Avusturyalı yönetmen Justin
Kurzel’in “Macbeth”i de bu yıl… bunlardan
biri.
2015 sonunda vizyona giren bu yeni filmi kaçırmıştım, dün
izledim.
Genelde “aşırı kasvetli” bulunan yapıt beni koltuğa
mıhladı.
Aslında film ağır tabii. Shakespeare trajedilerinin olmazsa olmazı
sayılan fırtınalar ve karanlık gökyüzü geri plandan hiç eksik
olmuyor. Ama bir şey var ki o da tüm büyük Shakespeare yapıtları
gibi eseri emsalsiz kılıyor: İnsan ruhunun kusursuz
analizi.
Shakespeare, tüm eserlerinde insanlık zaaflarını masaya
yatırır.
Hamlet’te örneğin bu “olmak ya
da olmamak” kertesinde kuşkulardır; Kral Lear’de
sadakat/sadakatsizlik, yaşlılığın düş kırıklığıdır; Othello’da
tutku, Macbeth’te “iktidar hırsı”dır.

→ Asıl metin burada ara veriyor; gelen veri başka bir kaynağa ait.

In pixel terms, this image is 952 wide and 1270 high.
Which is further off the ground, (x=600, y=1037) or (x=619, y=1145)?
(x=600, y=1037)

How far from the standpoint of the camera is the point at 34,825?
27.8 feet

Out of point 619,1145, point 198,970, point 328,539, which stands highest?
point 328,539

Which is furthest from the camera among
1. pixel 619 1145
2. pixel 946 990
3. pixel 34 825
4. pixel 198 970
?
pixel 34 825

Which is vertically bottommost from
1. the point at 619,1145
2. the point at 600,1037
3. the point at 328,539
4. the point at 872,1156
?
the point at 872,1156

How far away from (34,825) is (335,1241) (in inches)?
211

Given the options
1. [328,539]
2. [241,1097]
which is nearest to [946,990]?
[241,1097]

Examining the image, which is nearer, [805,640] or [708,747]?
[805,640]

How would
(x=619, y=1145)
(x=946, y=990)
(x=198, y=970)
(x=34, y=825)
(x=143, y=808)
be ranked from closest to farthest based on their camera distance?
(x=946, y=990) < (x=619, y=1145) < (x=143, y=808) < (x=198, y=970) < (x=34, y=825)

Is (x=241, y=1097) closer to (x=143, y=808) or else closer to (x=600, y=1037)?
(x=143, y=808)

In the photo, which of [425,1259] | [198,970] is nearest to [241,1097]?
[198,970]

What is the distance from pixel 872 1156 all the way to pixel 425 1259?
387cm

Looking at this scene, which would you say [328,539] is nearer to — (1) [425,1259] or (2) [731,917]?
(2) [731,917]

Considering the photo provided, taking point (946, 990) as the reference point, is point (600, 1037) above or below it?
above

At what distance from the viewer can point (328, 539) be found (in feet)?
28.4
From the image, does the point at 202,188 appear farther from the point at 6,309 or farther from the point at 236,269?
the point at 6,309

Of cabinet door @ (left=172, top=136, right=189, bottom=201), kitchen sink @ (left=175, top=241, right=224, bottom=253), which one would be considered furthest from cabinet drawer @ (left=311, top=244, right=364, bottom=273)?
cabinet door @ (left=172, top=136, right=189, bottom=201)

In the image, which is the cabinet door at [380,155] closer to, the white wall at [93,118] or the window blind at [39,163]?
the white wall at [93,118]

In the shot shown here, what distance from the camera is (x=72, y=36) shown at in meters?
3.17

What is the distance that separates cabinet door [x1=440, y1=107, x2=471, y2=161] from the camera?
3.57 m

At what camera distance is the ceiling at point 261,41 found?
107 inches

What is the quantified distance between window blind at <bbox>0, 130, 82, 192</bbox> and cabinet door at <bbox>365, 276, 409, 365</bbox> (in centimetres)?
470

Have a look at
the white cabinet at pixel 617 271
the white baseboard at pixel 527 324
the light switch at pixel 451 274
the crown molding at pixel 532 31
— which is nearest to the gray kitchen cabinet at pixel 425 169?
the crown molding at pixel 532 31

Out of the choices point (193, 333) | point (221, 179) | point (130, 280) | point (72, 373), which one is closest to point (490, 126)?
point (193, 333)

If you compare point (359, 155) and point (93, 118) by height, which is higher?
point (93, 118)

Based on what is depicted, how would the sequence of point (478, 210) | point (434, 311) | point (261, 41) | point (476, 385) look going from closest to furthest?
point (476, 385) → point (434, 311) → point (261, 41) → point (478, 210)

Shakespeare eserlerinin
hepsinde bu zaafların değişik alışımlarına rastlarız
ama “itici güç” bağlamında her birinin ayırt edici bir
motifi vardır.
Macbeth’in bu motifi “güç” oluyor işte. Bu nedenle
Macbeth, Shakespeare’in en politik eseri. Ama “güc”ün ötesinde
Macbeth’in aslında müthiş bir “tiranlık analizi”olduğunu;
Kurzel’in filmini izlerken fark ettim.
Macbeth’i yıllar öncesinde okuduğum için belki unuttuğum veya
filmden daha önce tam ayırdına varmamış olduğum
bir “tiran” portresiyle karşılaştım. Bu nedenle perdeden
kendimi alamadım.
‘Beynim akreple dolu’
Shakespeare, tiranlığın, bir günden diğerine değil de
nasıl “metaformoz”la biçimlenen bir olgu olduğunu anlatıyor
her şeyden önce...
Başarılı bir komutanın (Macbeth); gayri meşru yolla (kralı
öldürerek) gücü ele geçirdikten sonra nasıl bir “güç
bağımlısı”, “güç âşığı” haline geldiğini ve bu güç
aşkının nasıl her türlü “merhamet”,
“adalet”, “vicdan” duygusunun önüne geçtiğini görüyoruz
eserde.
Macbeth’in
artık “yenilmez” ve “alt edilmez” olduğuna
hükmettiği bölüm, hikâyenin dönüm noktası.
O noktadan itibaren gücü ne pahasına olursa olsun “korumak”,
Macbeth’in tüm önceliklerinin önüne geçiyor.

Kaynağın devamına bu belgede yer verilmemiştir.